Violence in Syria has continued unabated, though Damascus agreed last week to an Arab-brokered peace plan to halt its crackdown on the uprising that the U.N. says has left 3,000 people dead.

The violence prompted Qatar's prime minister to call for an emergency meeting Saturday to discuss Damascus' failure to abide by its commitments.

Egypt's official news agency MENA reported Sunday that Sheik Hamad Bin Jassem Bin Jabr Al Thani called for the meeting "in light of the continuing acts of violence and the Syrian government's noncompliance" with the terms of the Arab plan.

Syria's ambassador to Egypt and the Arab League, Youssef Ahmed, said he was "astonished" by comments made earlier this week by Arab League chief Nabil Elaraby in which he warned that the failure of the Arab plan would have disastrous consequences.

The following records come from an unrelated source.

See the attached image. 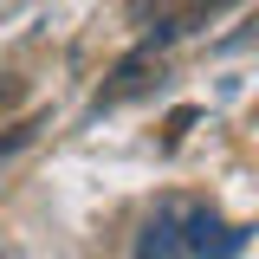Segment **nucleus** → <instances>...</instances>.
<instances>
[{
	"label": "nucleus",
	"mask_w": 259,
	"mask_h": 259,
	"mask_svg": "<svg viewBox=\"0 0 259 259\" xmlns=\"http://www.w3.org/2000/svg\"><path fill=\"white\" fill-rule=\"evenodd\" d=\"M32 136H39V117H20V123L7 130V136H0V156H20V149H26Z\"/></svg>",
	"instance_id": "obj_3"
},
{
	"label": "nucleus",
	"mask_w": 259,
	"mask_h": 259,
	"mask_svg": "<svg viewBox=\"0 0 259 259\" xmlns=\"http://www.w3.org/2000/svg\"><path fill=\"white\" fill-rule=\"evenodd\" d=\"M0 259H7V253H0Z\"/></svg>",
	"instance_id": "obj_6"
},
{
	"label": "nucleus",
	"mask_w": 259,
	"mask_h": 259,
	"mask_svg": "<svg viewBox=\"0 0 259 259\" xmlns=\"http://www.w3.org/2000/svg\"><path fill=\"white\" fill-rule=\"evenodd\" d=\"M136 259H188V253H182V214H175V207H162L156 221L143 227Z\"/></svg>",
	"instance_id": "obj_2"
},
{
	"label": "nucleus",
	"mask_w": 259,
	"mask_h": 259,
	"mask_svg": "<svg viewBox=\"0 0 259 259\" xmlns=\"http://www.w3.org/2000/svg\"><path fill=\"white\" fill-rule=\"evenodd\" d=\"M26 78H13V71H7V78H0V117H7V110H20V104H26Z\"/></svg>",
	"instance_id": "obj_4"
},
{
	"label": "nucleus",
	"mask_w": 259,
	"mask_h": 259,
	"mask_svg": "<svg viewBox=\"0 0 259 259\" xmlns=\"http://www.w3.org/2000/svg\"><path fill=\"white\" fill-rule=\"evenodd\" d=\"M162 71V59L149 52V46H136L130 59H117V71H110V84L97 91V104H123V97H136V91H149V78Z\"/></svg>",
	"instance_id": "obj_1"
},
{
	"label": "nucleus",
	"mask_w": 259,
	"mask_h": 259,
	"mask_svg": "<svg viewBox=\"0 0 259 259\" xmlns=\"http://www.w3.org/2000/svg\"><path fill=\"white\" fill-rule=\"evenodd\" d=\"M214 7H233V0H194V13H214Z\"/></svg>",
	"instance_id": "obj_5"
}]
</instances>
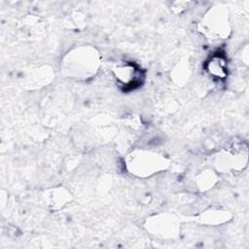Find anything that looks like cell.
Listing matches in <instances>:
<instances>
[{
  "label": "cell",
  "instance_id": "9",
  "mask_svg": "<svg viewBox=\"0 0 249 249\" xmlns=\"http://www.w3.org/2000/svg\"><path fill=\"white\" fill-rule=\"evenodd\" d=\"M196 188L200 191H206L211 189L214 184L217 181V177L214 171L211 169H206L201 171L196 177Z\"/></svg>",
  "mask_w": 249,
  "mask_h": 249
},
{
  "label": "cell",
  "instance_id": "8",
  "mask_svg": "<svg viewBox=\"0 0 249 249\" xmlns=\"http://www.w3.org/2000/svg\"><path fill=\"white\" fill-rule=\"evenodd\" d=\"M231 214L223 209H207L198 215V221L207 226H217L228 222Z\"/></svg>",
  "mask_w": 249,
  "mask_h": 249
},
{
  "label": "cell",
  "instance_id": "3",
  "mask_svg": "<svg viewBox=\"0 0 249 249\" xmlns=\"http://www.w3.org/2000/svg\"><path fill=\"white\" fill-rule=\"evenodd\" d=\"M199 31L211 41H222L231 34L229 13L224 7L209 9L199 22Z\"/></svg>",
  "mask_w": 249,
  "mask_h": 249
},
{
  "label": "cell",
  "instance_id": "7",
  "mask_svg": "<svg viewBox=\"0 0 249 249\" xmlns=\"http://www.w3.org/2000/svg\"><path fill=\"white\" fill-rule=\"evenodd\" d=\"M204 70L213 80H225L229 74V63L226 55L219 52L209 55L204 62Z\"/></svg>",
  "mask_w": 249,
  "mask_h": 249
},
{
  "label": "cell",
  "instance_id": "1",
  "mask_svg": "<svg viewBox=\"0 0 249 249\" xmlns=\"http://www.w3.org/2000/svg\"><path fill=\"white\" fill-rule=\"evenodd\" d=\"M100 54L92 46L82 45L71 49L61 60V72L71 79L88 80L100 67Z\"/></svg>",
  "mask_w": 249,
  "mask_h": 249
},
{
  "label": "cell",
  "instance_id": "4",
  "mask_svg": "<svg viewBox=\"0 0 249 249\" xmlns=\"http://www.w3.org/2000/svg\"><path fill=\"white\" fill-rule=\"evenodd\" d=\"M111 72L117 85L126 90L139 87L144 80L143 70L132 61H116L111 67Z\"/></svg>",
  "mask_w": 249,
  "mask_h": 249
},
{
  "label": "cell",
  "instance_id": "5",
  "mask_svg": "<svg viewBox=\"0 0 249 249\" xmlns=\"http://www.w3.org/2000/svg\"><path fill=\"white\" fill-rule=\"evenodd\" d=\"M145 228L153 235L162 239L174 238L180 231L178 220L173 215L166 213L157 214L147 219Z\"/></svg>",
  "mask_w": 249,
  "mask_h": 249
},
{
  "label": "cell",
  "instance_id": "6",
  "mask_svg": "<svg viewBox=\"0 0 249 249\" xmlns=\"http://www.w3.org/2000/svg\"><path fill=\"white\" fill-rule=\"evenodd\" d=\"M246 151H226L219 154L215 160L217 170L222 172H231L242 169L246 165Z\"/></svg>",
  "mask_w": 249,
  "mask_h": 249
},
{
  "label": "cell",
  "instance_id": "10",
  "mask_svg": "<svg viewBox=\"0 0 249 249\" xmlns=\"http://www.w3.org/2000/svg\"><path fill=\"white\" fill-rule=\"evenodd\" d=\"M190 76V67L188 62H180L173 69V78L177 83H185Z\"/></svg>",
  "mask_w": 249,
  "mask_h": 249
},
{
  "label": "cell",
  "instance_id": "2",
  "mask_svg": "<svg viewBox=\"0 0 249 249\" xmlns=\"http://www.w3.org/2000/svg\"><path fill=\"white\" fill-rule=\"evenodd\" d=\"M124 165L131 175L147 178L165 170L169 161L163 155L156 151L138 148L126 155Z\"/></svg>",
  "mask_w": 249,
  "mask_h": 249
}]
</instances>
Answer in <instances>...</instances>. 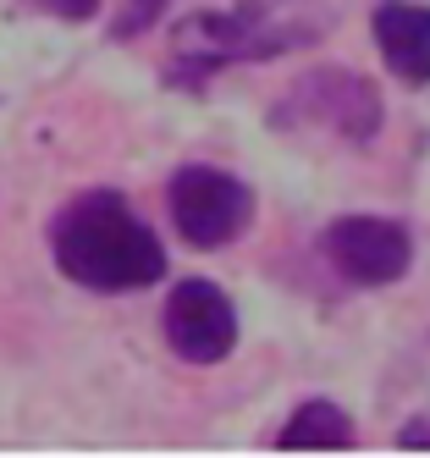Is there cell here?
<instances>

"The secretary general should not be taking sides against the Syrian government, especially that we have been providing information that shows the attacks perpetrated by armed terrorist groups against civilian and security forces," Ahmed told Syrian TV.

He renewed Syria's commitment to the plan, and said Syria has taken significant steps toward implementing it by offering an amnesty for those who readily give up their weapons and releasing more than 500 prisoners.

Under the Arab League plan, Syria's government agreed to pull tanks and armored vehicles out of cities, release political prisoners and allow journalists and rights groups into the country.

Arab League deputy secretary general Ahmed bin Heli told reporters Monday that the League had received a message from Syrian Foreign Minister Walid al-Moallem about "measures adopted by the Syrian government to implement the Arab league plan to solve the Syrian crisis."

Bin Heli did not elaborate on the measures that the Syrian government said it had taken, nor on the other contents of the message.